James 2:24, “You see then how that by works a man is justified, and not by faith only.” That is incorrect. It looks, the way it is translated in most versions, as though man is justified by works (one kind of justification) and not by faith only. In other words, it is faith plus works. The “only” there in the English translation modifies the noun faith. So it makes it look as though it is not only by faith but it is by faith plus works. The real problem here is a bad translation. The word that is translated “only” is the Greek word MONON [monon] which means “one,” but it is an adverb. An adverb modifies a verb, but “only” in the way that this sentence is translated an adverb, it has an “ly” in it, but it is modifying a noun. That isn’t right; an adjective modifies a noun. So this is misplaced and what we should have is a verb that it modifies. But the verb here is “justified.” The way James has written here he has left the verb out of the second clause. It should read, if you put everything in, “You see, then, that a man is justified by works and not justified only by faith.” The “only” shouldn’t modify “faith,” is should modify the verb that is not there. This indicates two different kinds of justification. Justification by faith is the primary justification.

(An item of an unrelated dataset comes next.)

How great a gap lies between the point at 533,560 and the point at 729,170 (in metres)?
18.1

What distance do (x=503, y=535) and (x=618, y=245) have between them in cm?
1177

That is what gets the believer eternal life and a destiny in heaven. But the justification by works is the completion of the growth process, a vindication of everything the believer believes about God, all the doctrine he has learned, so that he is vindicated before man and the angels in the angelic conflict. This indicates that Abraham is spiritually mature.

 

How did Abraham get there? How did he get from point A to point Z? This is walking by faith, Hebrews chapter 11:17-19. That is the process and he did it through thirteen tests that he passed.